Finally, let's do the same for the clefs. First, we retrieve them.

In [None]:
clefs = p_vocal.flat.getElementsByClass('Clef').stream()

print('The vocal part contains {} clef.'.format(len(clefs)))

To better work with the only clef of the score, we save it in a variable. Pay attention to the attributes called in the next cell.

In [None]:
clef = clefs[0]

print('Offset:', clef.offset)
print('Measure number:', clef.measureNumber)
print('Beat:', clef.beat)
print('Name:', clef.name)
print('Sing:', clef.sign)
print('Line:', clef.line)

## Lyrics and ties
Before moving to Python dictionaries, let's briefly look at two important elements in a score: lyrics and ties.

### Lyrics
Lyrics are specific objects in music21, and as `pitch` and `duration` objects, they are contained in the `note` objects. So to explore lyrics, let's take the first note of measure 10 and save it in a variable.

In [None]:
n_m10_0 = nn_vocal_m10[0]

We can acces the lyrics of this note by calling the attribute `.lyrics`.

In [None]:
ll = n_m10_0.lyrics

print(l)

Notice that what the `.lyrics` attribute retrieves is a list, as indicated by the square brackets `[ ]`. Why would a note contain a list of lyrics? This is thought for scores of melodies sung with different lyrics, as it is the case of many folk songs. In this cases, the score gives the different stanzas of lyrics to one line of notation. As a result, one note can have more than one line of lyrics.

The retrieved list from the cell above contains only one lyric object. This object has three attributes. `number` indicates the number of the line, for those notes with more than one line of lyrics. `syllabic` indicates the position of the syllable contained in that note with the word to which it belongs. If we sing the word "Despacito", we will sing each syllable with one note.

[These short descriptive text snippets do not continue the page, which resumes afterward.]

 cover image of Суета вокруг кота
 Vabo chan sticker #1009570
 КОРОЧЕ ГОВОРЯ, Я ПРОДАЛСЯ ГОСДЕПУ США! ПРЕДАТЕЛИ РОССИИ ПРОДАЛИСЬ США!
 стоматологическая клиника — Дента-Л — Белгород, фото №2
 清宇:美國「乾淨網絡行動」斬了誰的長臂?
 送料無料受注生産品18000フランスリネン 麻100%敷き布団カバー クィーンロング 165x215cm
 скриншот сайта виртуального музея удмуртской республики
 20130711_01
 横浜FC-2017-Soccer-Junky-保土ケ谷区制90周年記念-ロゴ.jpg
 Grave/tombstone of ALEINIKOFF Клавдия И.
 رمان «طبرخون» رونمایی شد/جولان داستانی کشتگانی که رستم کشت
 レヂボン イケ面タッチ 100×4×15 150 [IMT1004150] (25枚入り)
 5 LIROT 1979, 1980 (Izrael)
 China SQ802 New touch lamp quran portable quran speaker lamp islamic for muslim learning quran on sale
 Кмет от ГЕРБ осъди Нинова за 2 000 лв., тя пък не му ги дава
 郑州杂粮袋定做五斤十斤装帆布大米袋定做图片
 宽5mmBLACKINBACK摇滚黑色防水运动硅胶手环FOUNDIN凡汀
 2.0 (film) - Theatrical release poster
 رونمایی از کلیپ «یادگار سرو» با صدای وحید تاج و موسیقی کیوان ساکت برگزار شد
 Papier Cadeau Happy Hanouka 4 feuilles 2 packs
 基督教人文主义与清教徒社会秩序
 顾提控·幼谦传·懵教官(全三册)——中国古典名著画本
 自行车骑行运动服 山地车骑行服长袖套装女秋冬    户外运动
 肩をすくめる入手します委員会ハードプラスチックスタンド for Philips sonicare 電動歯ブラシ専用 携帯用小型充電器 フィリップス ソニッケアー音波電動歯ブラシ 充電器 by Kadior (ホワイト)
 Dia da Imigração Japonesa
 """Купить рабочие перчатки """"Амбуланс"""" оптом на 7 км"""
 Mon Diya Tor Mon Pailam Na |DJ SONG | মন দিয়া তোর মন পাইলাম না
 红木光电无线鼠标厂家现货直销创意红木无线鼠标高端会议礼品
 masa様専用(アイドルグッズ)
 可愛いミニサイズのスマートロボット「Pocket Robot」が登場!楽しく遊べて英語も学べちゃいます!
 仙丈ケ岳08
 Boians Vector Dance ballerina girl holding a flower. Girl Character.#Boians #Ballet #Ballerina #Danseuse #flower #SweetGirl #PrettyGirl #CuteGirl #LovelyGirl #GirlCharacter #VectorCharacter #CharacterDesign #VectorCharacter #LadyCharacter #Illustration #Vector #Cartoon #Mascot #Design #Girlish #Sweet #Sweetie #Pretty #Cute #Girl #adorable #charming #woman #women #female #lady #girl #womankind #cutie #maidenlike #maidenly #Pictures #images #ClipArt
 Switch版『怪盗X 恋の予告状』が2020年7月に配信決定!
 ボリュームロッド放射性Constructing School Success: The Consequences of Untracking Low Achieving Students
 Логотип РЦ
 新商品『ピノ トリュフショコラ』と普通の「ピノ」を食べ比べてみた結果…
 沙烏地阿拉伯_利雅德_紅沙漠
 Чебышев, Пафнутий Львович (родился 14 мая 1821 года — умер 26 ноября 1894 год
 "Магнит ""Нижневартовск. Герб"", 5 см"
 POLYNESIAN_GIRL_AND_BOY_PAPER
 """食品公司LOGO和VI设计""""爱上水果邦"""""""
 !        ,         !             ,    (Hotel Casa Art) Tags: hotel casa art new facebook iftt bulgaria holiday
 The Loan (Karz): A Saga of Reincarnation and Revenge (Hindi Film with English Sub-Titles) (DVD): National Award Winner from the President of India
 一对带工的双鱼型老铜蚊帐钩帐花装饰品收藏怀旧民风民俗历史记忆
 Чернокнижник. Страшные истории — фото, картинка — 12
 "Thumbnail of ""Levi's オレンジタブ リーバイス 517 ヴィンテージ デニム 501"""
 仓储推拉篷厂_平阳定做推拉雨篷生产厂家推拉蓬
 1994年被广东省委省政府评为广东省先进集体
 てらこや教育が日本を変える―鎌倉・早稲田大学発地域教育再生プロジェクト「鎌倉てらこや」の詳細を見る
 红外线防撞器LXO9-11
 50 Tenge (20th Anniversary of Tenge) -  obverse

So, in the note containing the lyric "Des-", the value of `syllabic` will be `begin`. In the note with the lyric "-to", the value of `syllabic` will be `end`. And for "-pa-" and "-ci-" the value of `syllabic` will be `middle`. In the case of monosyllabic words, as it is the case for all Chinese characters, the `syllabic` value is `single`. And finally, `text` indicates the specific string of that particular lyric.

We can access each item of information by calling the corresponding attribute on the lyric object. So let's save it first in a variable, and then call all these three attributes.

In [None]:
l = ll[0]

print('Text:', l.text)
print('Line:', l.number)
print('Syllabe with respect to word:', l.syllabic)

However, most of the time, we will be just interested in the string of lyric. So we can retrieve it directly from the note with the attribute `.lyric`.

In [None]:
print('The first note of measure 10 in the vocal part hast the lyric {}.'.format(n_m10_0.lyric))

⇒ **Note**: in the case that a note have different lines of lyrics, the `.lyric` method will return all the lyrics from different lines in a single string, separated by the new line escape sequence (`\n`).

So, now that we know how to retrieve the lyrics from notes, let's print all the lyrics of the notes from measure 10. Remember that they were stored in variable `nn_vocal_m10`.

In [None]:
for n in nn_vocal_m10:
    print(n.lyric)

Well, not all notes have lyrics. So, maybe we could check if a note has lyric before trying to print it out.

In [None]:
for n in nn_vocal_m10:
    if n.lyric != None:
        print(n.lyric)

### Ties
The duration object gives us information about how long a note is performed. However, what happens when to notes are tied? Note objects in music21 contain an attribute called `.tie` that contains the information about the note being tied or not.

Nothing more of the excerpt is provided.